This white blood murderer had a name. Loo-kee-mee-uh.
“You all still hangin’ around?” Chad’s older brother Zach loped up. At thirteen, the black-haired boy was tall and lanky, all arms and legs. He looked funny. He sounded funny too. Especially when his voice did that crackly thing.
Then he glared at her with those eyes.
“Don’t, Zach.”
“I’m just teasin’, Gold Dust,” Zach said. “You don’t believe I can hurt you anymore, do you? Big girl like you ain’t gonna fall for that nonsense.”
“Course not.” Dusty looked away anyway. Zach’s eyes were creepy. One was dark brown and the other light blue. He had been teasing Dusty since she was a toddler, telling her his blue eye packed a laser that melted little girls’ brains.
She turned and grasped her brother’s arm. “Now, Sam.”
“All right, I’m comin’. Sheesh.” Sam looked sheepishly at Chad. “See ya around.”
“Yeah, I guess.”
“Come on, you two.” The oldest of the brothers, Dallas, walked toward them. “You all have chores to do.”
“Heck, you’re not our pa,” Chad said. “Sam’s leavin’ today.”
“Do I look like I care? Come on now.”
“I gotta go anyway,” Sam said. “Come on, Dust.”
When Sam grabbed her hand, Dusty looked back at the McCray brothers.
Zach, with his funny eyes, spoke. “Keep your chin up, Gold Dust. Everything’ll be all right.”
Dusty nodded and curled her small fingers into Sam’s larger ones. As they walked toward the small house that was the only home she had ever known, she stared up at her brother. His eyes seemed sunken in his face.
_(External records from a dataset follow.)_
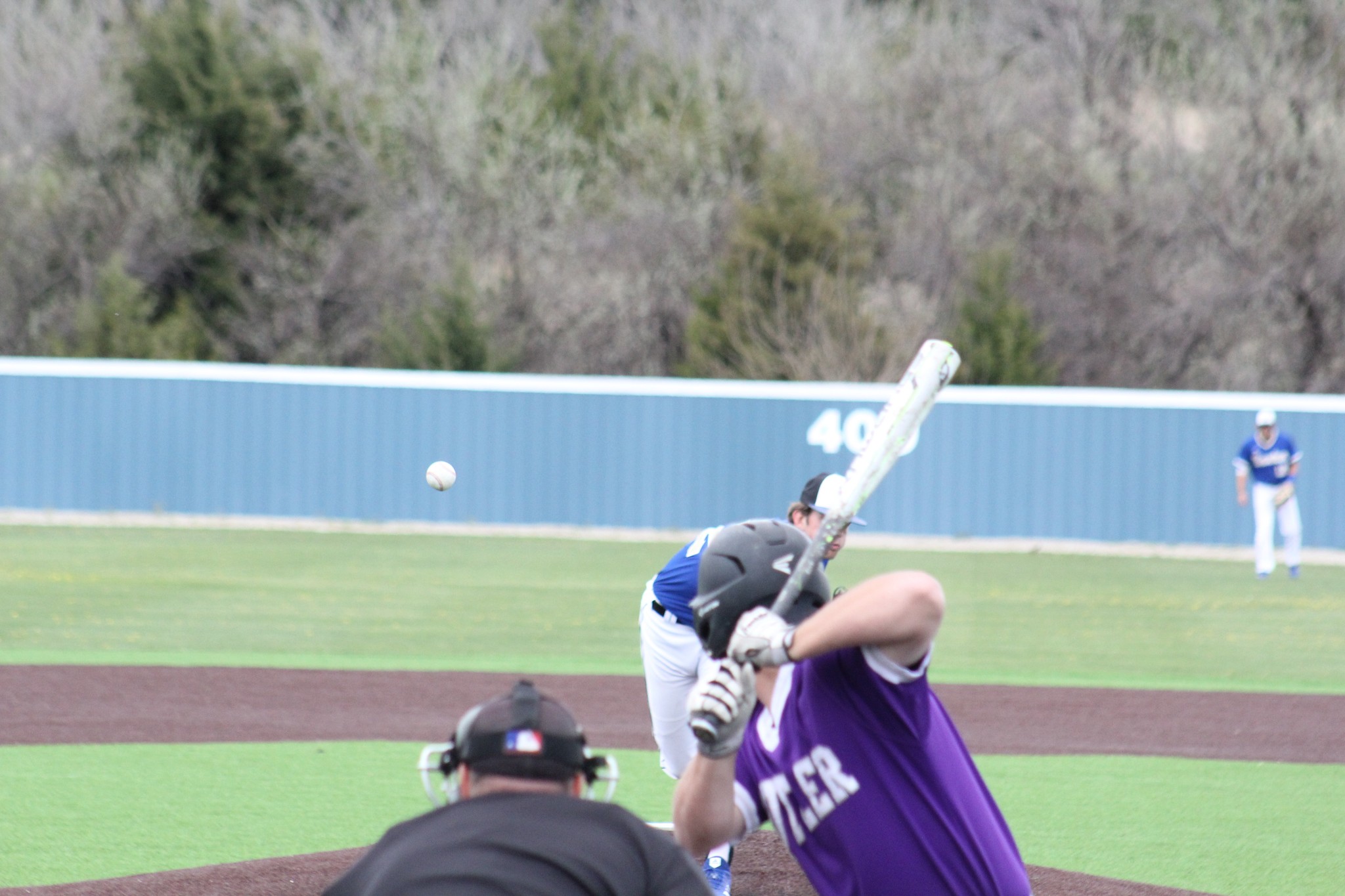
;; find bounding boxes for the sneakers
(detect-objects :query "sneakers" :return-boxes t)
[701,844,734,896]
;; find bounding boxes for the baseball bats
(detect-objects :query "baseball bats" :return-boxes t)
[690,335,961,748]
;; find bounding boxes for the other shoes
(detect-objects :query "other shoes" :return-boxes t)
[1257,571,1270,579]
[1289,566,1299,578]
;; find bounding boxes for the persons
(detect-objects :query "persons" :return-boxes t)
[674,518,1034,895]
[1229,400,1305,580]
[320,678,719,896]
[638,468,871,896]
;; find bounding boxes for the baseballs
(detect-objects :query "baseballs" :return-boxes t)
[426,460,457,492]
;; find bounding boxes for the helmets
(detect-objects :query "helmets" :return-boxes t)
[690,517,832,660]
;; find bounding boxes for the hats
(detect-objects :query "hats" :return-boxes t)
[439,677,603,783]
[799,472,867,528]
[1255,410,1277,428]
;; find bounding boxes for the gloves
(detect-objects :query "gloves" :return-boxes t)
[726,603,805,672]
[686,658,760,759]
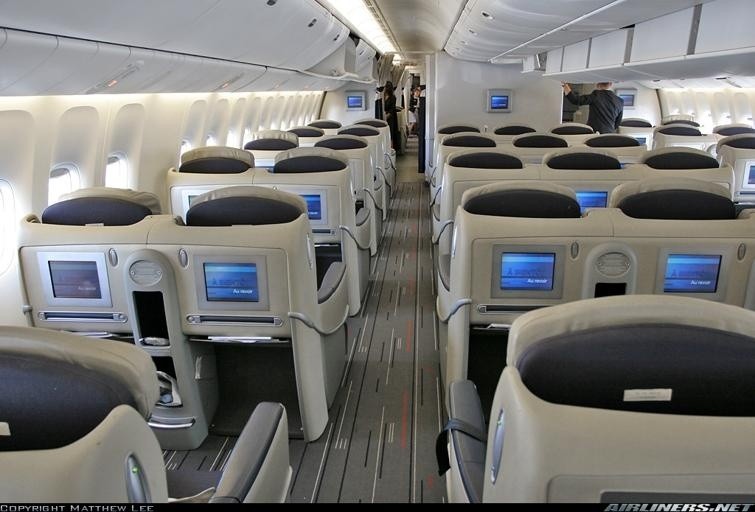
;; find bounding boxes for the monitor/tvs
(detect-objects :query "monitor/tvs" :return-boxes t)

He looked sad.
“I’m sorry you have to leave your best friend, Sam.”
“Ain’t nothin’.”
Dusty, young as she was, knew her ten-year-old brother would miss Chad McCray. Both were the same age, and they’d been inseparable for years.
“Come on, you two varmints,” Sean-Patrick O’Donovan said, as he helped Dusty’s mother, Mollie, into the white minivan. “Take a quick look through the house and see if we’ve missed anything, though I doubt it. Your mama here even swept the place.”
“I didn’t want to leave a dirty house, Sean,” Mollie said.
“Christ, honey, we’re leavin’. Who cares what the place looks like?”
“I do.”
“But you went and tired yourself out.”
“So what? I’ll have nothing to do but sleep in the car for the next eight hours.”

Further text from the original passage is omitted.